Given a word length n and max number of consecutive vowels k ,we need to tell how many words that we can form using given constraints.

n=3 and k=2 means we have to tell the number of words of length 3 and in which we can use at most k consecutive vowels.

I know its a dynamic programming problem but unable to figure out the recurrence.Please help!

word can contain letters only 21 consonants and 5 vowels

Auto comment: topic has been updated by acash (previous revision, new revision, compare).Define $$$dp_{i, j}$$$ equal to number of words of length $$$i$$$ such that no $$$k$$$ consecutive letters are vowel and $$$j$$$ last letters are vowel, you should be able to fill this on your own.

I tried but not getting can you please help in finding the recurrence.I am new to DP

Here is an almost identical problem and the first answer is very understandable (but instead of solving the recurrence you would use DP) https://math.stackexchange.com/q/2023212/25959

And here is a general way for counting strings accepted by a DFA: https://web.cs.ucdavis.edu//classes/120/spring10/count.pdf

I think DeadlyCritic gave you a good reply.
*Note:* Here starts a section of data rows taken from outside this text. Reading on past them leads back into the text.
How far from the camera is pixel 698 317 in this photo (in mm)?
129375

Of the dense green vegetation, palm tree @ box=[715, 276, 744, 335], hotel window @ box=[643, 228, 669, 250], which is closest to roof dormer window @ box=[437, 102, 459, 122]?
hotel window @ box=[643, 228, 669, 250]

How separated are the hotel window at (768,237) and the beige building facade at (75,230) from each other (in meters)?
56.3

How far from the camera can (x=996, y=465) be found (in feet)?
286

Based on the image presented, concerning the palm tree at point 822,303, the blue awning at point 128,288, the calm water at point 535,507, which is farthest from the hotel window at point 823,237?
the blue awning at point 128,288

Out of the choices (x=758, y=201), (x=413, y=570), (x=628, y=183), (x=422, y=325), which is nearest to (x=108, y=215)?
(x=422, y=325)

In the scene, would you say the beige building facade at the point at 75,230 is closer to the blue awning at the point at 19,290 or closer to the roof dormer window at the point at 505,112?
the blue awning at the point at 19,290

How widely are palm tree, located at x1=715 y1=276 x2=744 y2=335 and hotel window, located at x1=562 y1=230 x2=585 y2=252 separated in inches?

How do you find $$$dp_{i,j}$$$? This is an answer for the words of length $$$i$$$, such that exactly last $$$j$$$ letters are vowels (and $$$j$$$ must not exceed $$$k$$$, otherwise $$$dp_{i,j} = 0$$$).

Obviously, if $$$j > i$$$, $$$dp_{i,j} = 0$$$ (there can't be more letters in the word than its length).

If $$$j = i$$$, it is just the number of words of length $$$i$$$, all consisting from vowels ($$$5^i$$$).

For $$$j < i$$$, you try to understand, how many words of length $$$i$$$ with last $$$j$$$ letters being vowels exist, knowing the number of all words of length $$$i - 1$$$. If you append a consonant ($$$j = 0$$$) to the word of length $$$i-1$$$, then any of $$$dp_{i-1,j}$$$ words will work (so $$$dp_{i,0}$$$ is their sum). If you append a vowel ($$$j \ne 0$$$), then any of $$$dp_{i-1,j}$$$ words will work, apart from $$$j = k$$$ (because you add one vowel, so there cannot be already k vowels in the end of the $$$i-1$$$-word).